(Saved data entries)

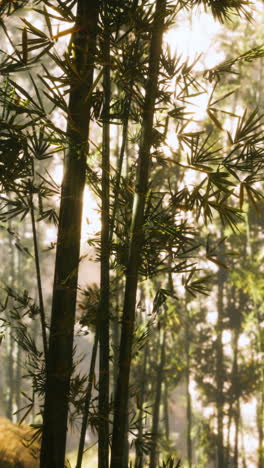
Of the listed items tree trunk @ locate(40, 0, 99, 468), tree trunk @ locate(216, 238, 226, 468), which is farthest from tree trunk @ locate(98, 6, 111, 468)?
tree trunk @ locate(216, 238, 226, 468)

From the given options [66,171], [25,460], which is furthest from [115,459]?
[25,460]

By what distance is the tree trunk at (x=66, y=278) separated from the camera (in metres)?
2.27

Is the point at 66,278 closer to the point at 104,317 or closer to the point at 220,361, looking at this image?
the point at 104,317

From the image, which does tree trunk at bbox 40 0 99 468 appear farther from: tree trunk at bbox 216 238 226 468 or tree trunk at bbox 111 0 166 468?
tree trunk at bbox 216 238 226 468

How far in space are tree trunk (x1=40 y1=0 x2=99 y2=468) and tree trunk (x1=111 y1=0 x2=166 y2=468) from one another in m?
0.29

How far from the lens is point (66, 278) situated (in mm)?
2262

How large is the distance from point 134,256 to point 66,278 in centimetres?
35

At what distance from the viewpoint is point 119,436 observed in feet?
6.98

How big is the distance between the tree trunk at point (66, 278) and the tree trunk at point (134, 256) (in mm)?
290

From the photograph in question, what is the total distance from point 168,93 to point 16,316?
1.52 m

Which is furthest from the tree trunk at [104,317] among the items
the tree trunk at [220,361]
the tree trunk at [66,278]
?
the tree trunk at [220,361]

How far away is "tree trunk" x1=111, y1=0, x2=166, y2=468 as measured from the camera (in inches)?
84.0

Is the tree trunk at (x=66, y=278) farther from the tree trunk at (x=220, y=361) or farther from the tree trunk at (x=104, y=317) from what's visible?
the tree trunk at (x=220, y=361)

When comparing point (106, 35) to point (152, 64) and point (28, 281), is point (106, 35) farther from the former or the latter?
point (28, 281)
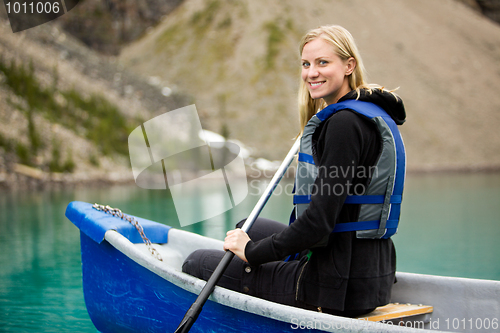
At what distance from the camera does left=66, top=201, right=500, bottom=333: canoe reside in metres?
2.29

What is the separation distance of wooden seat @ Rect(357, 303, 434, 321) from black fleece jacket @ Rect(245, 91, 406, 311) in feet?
0.50

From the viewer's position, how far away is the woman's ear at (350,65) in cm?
231

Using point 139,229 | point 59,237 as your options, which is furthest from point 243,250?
point 59,237

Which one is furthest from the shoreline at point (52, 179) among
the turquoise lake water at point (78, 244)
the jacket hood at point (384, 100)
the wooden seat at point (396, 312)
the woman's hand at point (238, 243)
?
the jacket hood at point (384, 100)

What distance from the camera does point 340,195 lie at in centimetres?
207

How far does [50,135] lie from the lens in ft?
67.4

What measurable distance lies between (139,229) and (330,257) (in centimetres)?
192

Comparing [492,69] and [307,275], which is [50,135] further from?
[492,69]

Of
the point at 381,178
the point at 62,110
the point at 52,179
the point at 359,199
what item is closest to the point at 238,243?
the point at 359,199

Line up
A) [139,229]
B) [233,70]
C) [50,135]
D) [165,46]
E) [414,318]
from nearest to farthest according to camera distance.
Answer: [414,318]
[139,229]
[50,135]
[233,70]
[165,46]

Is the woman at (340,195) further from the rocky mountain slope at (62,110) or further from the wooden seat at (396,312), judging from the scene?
the rocky mountain slope at (62,110)

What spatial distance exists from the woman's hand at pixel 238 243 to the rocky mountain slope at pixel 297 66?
85.6 feet

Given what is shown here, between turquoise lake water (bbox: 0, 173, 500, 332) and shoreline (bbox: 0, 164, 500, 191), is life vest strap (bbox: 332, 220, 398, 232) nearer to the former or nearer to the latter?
turquoise lake water (bbox: 0, 173, 500, 332)

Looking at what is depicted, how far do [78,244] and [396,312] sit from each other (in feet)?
20.6
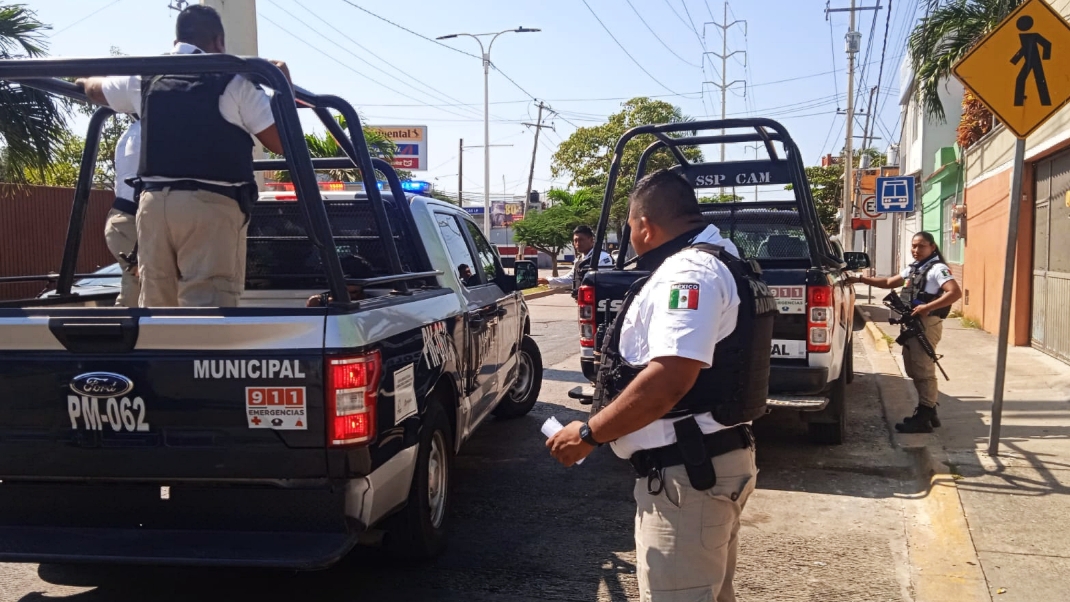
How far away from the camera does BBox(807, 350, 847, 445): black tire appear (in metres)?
6.66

**WHAT IS BEING ASKED**
Produce an exact copy of only those lines that run from the line with "Which one is" to the final line of the records, including both; exclude images.

**THE SOLUTION**
Which one is furthest from the shoreline at point (52, 179) among
the turquoise lake water at point (78, 244)
the jacket hood at point (384, 100)
the wooden seat at point (396, 312)
the woman's hand at point (238, 243)
?
the jacket hood at point (384, 100)

What distance from the camera does point 340,195 lie at in centimetres?
207

How far does [50,135] lie from the lens in ft?
67.4

What measurable distance lies between (139,229) and (330,257) (in centimetres)?
192

Comparing [492,69] and [307,275], which is [50,135] further from?
[492,69]

Of
the point at 381,178
the point at 62,110
the point at 52,179
the point at 359,199
what item is closest to the point at 238,243?
the point at 359,199

Line up
A) [139,229]
B) [233,70]
C) [50,135]
D) [165,46]
E) [414,318]
from nearest to farthest according to camera distance.
Answer: [414,318]
[139,229]
[50,135]
[233,70]
[165,46]

Is the woman at (340,195) further from the rocky mountain slope at (62,110) or further from the wooden seat at (396,312), judging from the scene?
the rocky mountain slope at (62,110)

What spatial distance exists from the woman's hand at pixel 238 243 to the rocky mountain slope at pixel 297 66?
85.6 feet

Given what is shown here, between turquoise lake water (bbox: 0, 173, 500, 332) and shoreline (bbox: 0, 164, 500, 191), is life vest strap (bbox: 332, 220, 398, 232) nearer to the former or nearer to the latter?
turquoise lake water (bbox: 0, 173, 500, 332)

Looking at what is depicted, how far do [78,244] and [396,312] sit from each other (in feet)?
20.6
How far away from the camera does BBox(807, 350, 847, 445): black tire appear (in metres)?
6.66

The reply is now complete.